=== PROBLEMS AND TASKS ===
A - Answer these questions from the methods section on the Al-Si coating, one answer per line:
(i) Which superalloy served as the matrix material?
(ii) At which temperatures were the samples held for 1 h during pre-oxidation?
(iii) Which pre-oxidation times were tested?
B - Retype the methods section on the Al-Si coating from "The pre-oxidation time" up to and including "suitable pre-oxidation time.".
-- start of QUOTED TEXT --
2. Materials and Methods

In this paper, DZ417G nickel-based superalloy (see

Table 1. DZ417G nickel-based alloy composition (wt.%).

Co	Cr	Mo	Al	Ti	V	C	Ni
9–11	8.5–9.5	2.5–3.5	4.8–5.7	4.1–4.7	0.6–0.9	0.11–0.20	Bal.

for chemical composition) was used as the matrix material, and Al-Si coating was prepared by slurry method. First, the ball abrasive slurry was carried out. The slurry was mainly composed of infiltration agent and binder. The NiAl alloy powder and Si powder were mixed in a certain proportion, NH₄Cl of 1% total mass was added to it and the infiltration agent was created after ball milling and roasting. At the same time, the ethanol solution was diluted to a certain proportion of polyvinyl alcohol and water to create binder. Sand-blowing, spraying, aluminizing silicon and vacuum diffusion were then carried out, and, finally, shot peening was performed. Before the constant temperature oxidation experiment at 1000 °C, the samples were pre-oxidized at different temperatures and times, as shown in Figure 1. The specific experimental steps were as follows:

(1)

Pre-oxidation temperature

After the sample had been cleaned and dried, it was cooled to room temperature and then stored in the drying dish. Then, the samples were put into the crucible fired to constant weight and held at 900 °C, 950 °C and 1000 °C for 1 h, respectively. The samples were taken out and cooled to room temperature and then weighed on a precision electronic balance. The average value of three times of weighing was taken as the initial weight before constant temperature oxidation. Three sets of parallel specimens were set for each temperature. After pre-oxidation treatment, the crucible containing the sample was put into the SXL-1400 °C box-type resistance furnace heated to 1000 °C. After holding for 10 h, 25 h, 50 h, 100 h, 150 h, 200 h, 250 h and 300 h, the sample was removed for cooling and weighing and then put back into the furnace until next weighing. The suitable pre-oxidation temperature (PreOT) was obtained by drawing the oxidation kinetics curves and analyzing the surface oxidation morphology and coating structure.

(2)

Pre-oxidation time

The pre-oxidation time was set to 3 h, 5 h, 7 h and 9 h, where the pre-oxidation temperature T is the PreOT obtained earlier. The experimental method was similar to the previous one. Before the constant temperature oxidation experiment, it was required to pre-oxidize at temperature T for 3 h, 5 h, 7 h and 9 h, respectively, and then conduct the constant temperature oxidation experiment at 1000 °C for 300 h. The isothermal oxidation kinetics curves were plotted using OriginPro 2017C version b9.4.2.380, OriginLab Corporation, Northampton, NC, USA to obtain a suitable pre-oxidation time.
-- end of QUOTED TEXT --
-- start of DATA SECTION --
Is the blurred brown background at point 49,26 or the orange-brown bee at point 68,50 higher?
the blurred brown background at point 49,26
-- end of DATA SECTION --
=== FINAL ANSWERS ===
A -
(i) DZ417G nickel-based superalloy
(ii) 900 °C, 950 °C and 1000 °C
(iii) 3 h, 5 h, 7 h and 9 h

B -
The pre-oxidation time was set to 3 h, 5 h, 7 h and 9 h, where the pre-oxidation temperature T is the PreOT obtained earlier. The experimental method was similar to the previous one. Before the constant temperature oxidation experiment, it was required to pre-oxidize at temperature T for 3 h, 5 h, 7 h and 9 h, respectively, and then conduct the constant temperature oxidation experiment at 1000 °C for 300 h. The isothermal oxidation kinetics curves were plotted using OriginPro 2017C version b9.4.2.380, OriginLab Corporation, Northampton, NC, USA to obtain a suitable pre-oxidation time.